TASK OBJECTIVE = In these entries, tally the lines where "States" occurs. Respond with only the count.

PROVIDED INFORMATION =
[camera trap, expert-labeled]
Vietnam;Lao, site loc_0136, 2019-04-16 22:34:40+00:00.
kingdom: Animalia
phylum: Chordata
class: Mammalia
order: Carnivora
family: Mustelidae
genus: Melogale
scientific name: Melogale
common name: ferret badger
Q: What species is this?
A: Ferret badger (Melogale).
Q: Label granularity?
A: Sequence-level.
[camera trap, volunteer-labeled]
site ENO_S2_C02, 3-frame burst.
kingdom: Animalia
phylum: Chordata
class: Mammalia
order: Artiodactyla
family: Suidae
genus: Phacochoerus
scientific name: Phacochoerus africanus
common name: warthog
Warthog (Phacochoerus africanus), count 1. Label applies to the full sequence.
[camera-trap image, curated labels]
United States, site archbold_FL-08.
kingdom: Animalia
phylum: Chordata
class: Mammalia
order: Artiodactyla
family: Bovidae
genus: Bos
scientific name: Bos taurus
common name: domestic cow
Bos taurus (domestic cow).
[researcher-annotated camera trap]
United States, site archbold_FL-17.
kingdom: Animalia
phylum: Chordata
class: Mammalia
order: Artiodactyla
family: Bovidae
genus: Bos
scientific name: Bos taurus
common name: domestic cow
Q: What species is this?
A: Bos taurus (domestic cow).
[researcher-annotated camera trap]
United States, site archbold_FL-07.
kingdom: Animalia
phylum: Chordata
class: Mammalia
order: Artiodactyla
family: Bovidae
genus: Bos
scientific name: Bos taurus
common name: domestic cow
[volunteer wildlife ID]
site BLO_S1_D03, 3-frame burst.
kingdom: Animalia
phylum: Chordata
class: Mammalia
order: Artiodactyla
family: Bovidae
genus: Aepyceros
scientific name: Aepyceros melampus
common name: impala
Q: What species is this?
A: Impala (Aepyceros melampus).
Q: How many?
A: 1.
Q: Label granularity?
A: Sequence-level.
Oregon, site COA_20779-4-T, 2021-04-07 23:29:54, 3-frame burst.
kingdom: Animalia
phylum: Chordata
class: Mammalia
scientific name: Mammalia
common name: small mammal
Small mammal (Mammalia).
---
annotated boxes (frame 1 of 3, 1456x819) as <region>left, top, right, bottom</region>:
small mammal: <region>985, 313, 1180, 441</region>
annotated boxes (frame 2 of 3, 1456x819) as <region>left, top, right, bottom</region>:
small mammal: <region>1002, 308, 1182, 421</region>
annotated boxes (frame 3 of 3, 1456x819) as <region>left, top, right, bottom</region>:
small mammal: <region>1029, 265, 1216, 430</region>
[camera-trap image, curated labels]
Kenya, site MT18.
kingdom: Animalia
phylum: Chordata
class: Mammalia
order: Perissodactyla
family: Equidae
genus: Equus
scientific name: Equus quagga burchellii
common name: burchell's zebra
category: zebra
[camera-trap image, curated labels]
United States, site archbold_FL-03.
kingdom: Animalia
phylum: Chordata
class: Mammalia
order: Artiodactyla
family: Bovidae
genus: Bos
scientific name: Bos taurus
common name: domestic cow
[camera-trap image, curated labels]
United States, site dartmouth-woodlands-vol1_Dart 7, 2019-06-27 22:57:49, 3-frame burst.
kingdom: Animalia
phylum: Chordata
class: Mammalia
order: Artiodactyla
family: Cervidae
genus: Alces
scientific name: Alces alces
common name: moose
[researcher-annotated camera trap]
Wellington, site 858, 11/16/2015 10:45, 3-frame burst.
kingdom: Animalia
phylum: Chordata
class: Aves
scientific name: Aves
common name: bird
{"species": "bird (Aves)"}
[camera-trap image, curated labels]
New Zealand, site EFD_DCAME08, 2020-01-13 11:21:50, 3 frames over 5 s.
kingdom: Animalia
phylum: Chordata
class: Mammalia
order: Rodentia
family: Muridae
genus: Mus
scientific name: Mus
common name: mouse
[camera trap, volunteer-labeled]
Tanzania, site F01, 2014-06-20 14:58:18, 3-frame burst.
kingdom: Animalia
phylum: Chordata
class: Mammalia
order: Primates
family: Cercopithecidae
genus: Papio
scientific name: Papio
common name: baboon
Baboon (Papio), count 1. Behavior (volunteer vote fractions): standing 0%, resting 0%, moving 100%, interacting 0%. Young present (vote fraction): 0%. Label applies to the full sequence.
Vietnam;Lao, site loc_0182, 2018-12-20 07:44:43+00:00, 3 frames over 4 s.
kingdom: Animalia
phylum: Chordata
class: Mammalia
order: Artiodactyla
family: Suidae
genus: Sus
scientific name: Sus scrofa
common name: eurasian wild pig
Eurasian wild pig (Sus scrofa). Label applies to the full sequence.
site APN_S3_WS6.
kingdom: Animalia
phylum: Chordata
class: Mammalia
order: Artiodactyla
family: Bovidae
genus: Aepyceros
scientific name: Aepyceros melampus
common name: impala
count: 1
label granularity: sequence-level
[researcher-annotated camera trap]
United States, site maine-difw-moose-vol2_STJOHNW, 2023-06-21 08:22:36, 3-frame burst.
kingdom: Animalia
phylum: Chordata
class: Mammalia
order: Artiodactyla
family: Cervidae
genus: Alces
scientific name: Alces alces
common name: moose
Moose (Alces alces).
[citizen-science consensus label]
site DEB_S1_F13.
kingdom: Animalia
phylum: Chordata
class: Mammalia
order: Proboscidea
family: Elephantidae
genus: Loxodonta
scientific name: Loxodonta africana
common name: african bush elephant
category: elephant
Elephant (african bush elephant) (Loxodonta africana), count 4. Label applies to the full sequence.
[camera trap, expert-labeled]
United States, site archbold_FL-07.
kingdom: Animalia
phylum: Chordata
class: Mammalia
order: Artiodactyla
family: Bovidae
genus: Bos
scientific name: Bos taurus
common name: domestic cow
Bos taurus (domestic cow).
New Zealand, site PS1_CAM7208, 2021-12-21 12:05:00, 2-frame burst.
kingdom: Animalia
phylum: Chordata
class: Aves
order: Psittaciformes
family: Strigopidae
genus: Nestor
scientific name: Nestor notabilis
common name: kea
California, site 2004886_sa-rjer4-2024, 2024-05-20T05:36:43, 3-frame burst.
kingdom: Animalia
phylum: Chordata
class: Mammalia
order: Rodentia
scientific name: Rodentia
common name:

TASK SOLUTION = 7